Evidencia-se a existência de vulnerabilidade socioeconômica da parte autora, eis que sobrevive com renda incerta, dependendo do auxílio de terceiros para sobreviver.
Verifica-se, assim, que o MM. Juiz sentenciante julgou de acordo com as provas carreadas aos autos e, demonstrada a vulnerabilidade socioeconômica e hipossuficiência da parte autora, de rigor a manutenção da sentença de procedência do pedido por seus próprios fundamentos.
Quanto ao termo inicial da benesse, é firme a jurisprudência no sentido de o termo inicial do benefício assistencial deve ser fixado na data do seu pedido administrativo e, na sua ausência, na data da citação.
Nesta seara, constatada a existência de requerimento administrativo efetuado em 29.01.2016 (ID 87777225 – pag. 18), é nesta data que deve ser mantido o termo inicial do benefício assistencial concedido neste feito.
As parcelas vencidas deverão ser corrigidas monetariamente e acrescidas de juros de mora pelos índices constantes do Manual de Orientação para a elaboração de Cálculos na Justiça Federal vigente à época da elaboração da conta, observando-se, em relação à correção monetária, a aplicação do IPCA-e em substituição à TR – Taxa Referencial, consoante decidido pelo Plenário do Supremo Tribunal Federal no RE nº 870.947, tema de repercussão geral nº 810, em 20.09.2017, Relator Ministro Luiz Fux. Anoto que os embargos de declaração opostos perante o STF que objetivavam a modulação dos efeitos da decisão supra, para fins de atribuição de eficácia prospectiva, foram rejeitados no julgamento realizado em 03.10.2019.
Diante do exposto rejeito a preliminar de nulidade da sentença arguida pelo INSS e, no mérito, DOU PARCIAL PROVIMENTO à sua apelação para reformar a sentença no tocante aos critérios de juros e correção monetária, nos termos da fundamentação exposta.
É o voto.
APELAÇÃO CÍVEL (198) Nº 0018556-74.2018.4.03.9999
RELATOR: Gab. 24 - DES. FED. PAULO DOMINGUES
APELANTE: INSTITUTO NACIONAL DO SEGURO SOCIAL - INSS
APELADO: EDEVALDO PATROCINIO DOS SANTOS
Advogado do(a) APELADO: MARCO ANTONIO PORTO SIMOES - SP307756-N
EMENTA
APELAÇÃO CÍVEL. PRELIMINAR DE NULIDADE DA SENTENÇA REJEITADA. CERCEAMENTO DE DEFESA. INOCORRÊNCIA. BENEFÍCIO DE PRESTAÇÃO CONTINUADA. ASSISTÊNCIA SOCIAL. IDOSO. HIPOSSUFICIÊNCIA/MISERABILIDADE. REQUISITO PREENCHIDO. TERMO INICIAL DO BENEFÍCIO. JUROS E CORREÇÃO MONETÁRIA. MANUAL DE CÁLCULOS NA JUSTIÇA FEDERAL.
1. Preliminar de nulidade da sentença rejeitada. Desnecessidade de complementação do laudo social e produção de outras provas. Conjunto probatório suficiente para o deslinde da lide.

**DADOS FORNECIDOS:**
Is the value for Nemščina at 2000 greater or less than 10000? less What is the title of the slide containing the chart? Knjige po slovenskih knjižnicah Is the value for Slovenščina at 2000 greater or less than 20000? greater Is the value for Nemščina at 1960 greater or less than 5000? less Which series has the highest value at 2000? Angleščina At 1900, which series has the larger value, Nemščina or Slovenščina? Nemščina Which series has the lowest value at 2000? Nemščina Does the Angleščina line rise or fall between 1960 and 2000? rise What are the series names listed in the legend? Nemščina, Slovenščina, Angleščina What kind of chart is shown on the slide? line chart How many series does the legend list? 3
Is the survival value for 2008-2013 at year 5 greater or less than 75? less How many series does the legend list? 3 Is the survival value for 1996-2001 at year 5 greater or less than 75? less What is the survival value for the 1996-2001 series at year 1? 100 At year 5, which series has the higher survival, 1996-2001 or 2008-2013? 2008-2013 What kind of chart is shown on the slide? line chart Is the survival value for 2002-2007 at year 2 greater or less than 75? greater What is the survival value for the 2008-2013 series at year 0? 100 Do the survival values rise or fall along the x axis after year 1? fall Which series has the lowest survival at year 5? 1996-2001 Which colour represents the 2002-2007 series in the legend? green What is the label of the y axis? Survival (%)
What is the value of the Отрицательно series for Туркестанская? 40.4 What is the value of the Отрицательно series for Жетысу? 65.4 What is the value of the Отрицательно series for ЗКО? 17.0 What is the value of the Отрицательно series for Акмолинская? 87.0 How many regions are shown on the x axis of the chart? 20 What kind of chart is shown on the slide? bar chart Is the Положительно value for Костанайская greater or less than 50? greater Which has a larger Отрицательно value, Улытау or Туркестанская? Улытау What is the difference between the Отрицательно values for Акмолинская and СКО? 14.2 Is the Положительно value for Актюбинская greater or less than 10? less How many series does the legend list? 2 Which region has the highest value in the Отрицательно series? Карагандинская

**COMPLETE AS TAREFAS:**
(A) Reproduza literalmente o trecho do texto entre "Evidencia-se a existência" e "seus próprios fundamentos.", inclusive.
(B) Segundo o trecho do texto, em que data foi efetuado o requerimento administrativo?

**RESPOSTAS DAS TAREFAS:**
(A)
Evidencia-se a existência de vulnerabilidade socioeconômica da parte autora, eis que sobrevive com renda incerta, dependendo do auxílio de terceiros para sobreviver.
Verifica-se, assim, que o MM. Juiz sentenciante julgou de acordo com as provas carreadas aos autos e, demonstrada a vulnerabilidade socioeconômica e hipossuficiência da parte autora, de rigor a manutenção da sentença de procedência do pedido por seus próprios fundamentos.

(B) Em 29.01.2016.